If I were Canon, I would make it work like this:

 

1. You're at ISO 400. Your guide number is 120 (ft) at 50mm zoom. You set the flash power (say you set 1/4).

 

2. You're at 20 feet. The flash does the guide number calculation [say: (120/(1.43^2)*(1.43^2))/20= 6].

 

3. The camera sets f/6.0. Now, the exposure is wrong, so Program AE has to meter at f/6.0 and set the corresponding shutter speed for the ambient light...say 1/30th second. So the exposure is 1/30th sec @ f/6.0.

 

Is this how it works?

 

On Nikon, you do this:

First off, it only works in aperture priority an manual modes.
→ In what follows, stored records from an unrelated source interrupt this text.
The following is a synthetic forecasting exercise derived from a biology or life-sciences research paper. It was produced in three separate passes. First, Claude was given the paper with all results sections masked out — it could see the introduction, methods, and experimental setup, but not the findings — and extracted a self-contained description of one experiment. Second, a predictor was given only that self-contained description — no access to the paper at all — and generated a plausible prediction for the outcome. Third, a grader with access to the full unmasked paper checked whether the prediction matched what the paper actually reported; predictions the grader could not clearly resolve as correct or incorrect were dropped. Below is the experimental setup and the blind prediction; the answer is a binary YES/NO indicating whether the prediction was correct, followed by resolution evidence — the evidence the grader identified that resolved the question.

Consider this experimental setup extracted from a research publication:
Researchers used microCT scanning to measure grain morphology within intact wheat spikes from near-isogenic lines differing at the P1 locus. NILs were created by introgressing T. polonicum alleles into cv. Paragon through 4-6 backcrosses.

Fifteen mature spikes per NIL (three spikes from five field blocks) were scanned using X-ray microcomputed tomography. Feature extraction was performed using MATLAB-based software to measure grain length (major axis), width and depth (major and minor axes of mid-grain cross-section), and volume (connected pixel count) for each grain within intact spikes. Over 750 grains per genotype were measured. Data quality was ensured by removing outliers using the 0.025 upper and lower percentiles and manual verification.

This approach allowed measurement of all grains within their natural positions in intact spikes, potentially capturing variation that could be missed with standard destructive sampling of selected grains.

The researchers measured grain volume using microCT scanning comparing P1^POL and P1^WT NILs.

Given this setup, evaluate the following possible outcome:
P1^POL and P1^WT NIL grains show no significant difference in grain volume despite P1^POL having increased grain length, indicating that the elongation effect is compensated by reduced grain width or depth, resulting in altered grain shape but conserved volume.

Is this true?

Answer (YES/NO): NO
Aperture Priority AE manual flash:

 

1. You're at ISO 400. Your guide number is 120 (ft) at 50mm zoom. You set the flash power (say you set 1/4).

 

2. You set any aperture you want. Say you set f/4.0. The flash does the guide number calculation [say: (120/(1.43^2)*(1.43^2))/4= 30]. The flash does not set anything for you. It simply displays the correct distance you need to be at for your power setting, ISO, and lens aperture. You move to a 30-ft. distance. This method messes up your composition.

 

3. The camera sets the corresponding shutter speed for the aperture based on the ambient light. *The exposure might might not be correct if it's dark. If you're set to slow sync mode, the camera then can use as slow a shutter speed as needed for correct exposure.

 

Alternate method on Nikon: Distance Priority manual flash:

Again, only usable in manual and Aperture Priority AE modes:

 

1. You're at ISO 400 and a 50mm zoom setting.

 

2. You're at 20 feet. You set any aperture you want. Distance, focal length, and aperture are automatically relayed from the camera to the flash unit. Say you set f/4.0. The flash does the guide number calculation in reverse (based on f/4 and 30 feet @50mm) and calculates the needed flash power [say: 4.0*20)=80. The flash unit compares 120 via a ratio to the full power output at ISO 400 and 50mm (which would be 120*(1.43)^2=245 ft*stops. 80/245=1/3. The flash sets the correct power ratio (1/3 power) for you.

 

3. The camera sets the corresponding shutter speed for the aperture based on the ambient light. *The exposure might might not be correct if it's dark. If you're set to slow sync mode, the camera then can use as slow a shutter speed as needed for correct exposure.

 

I still don't understand how the Canon method works.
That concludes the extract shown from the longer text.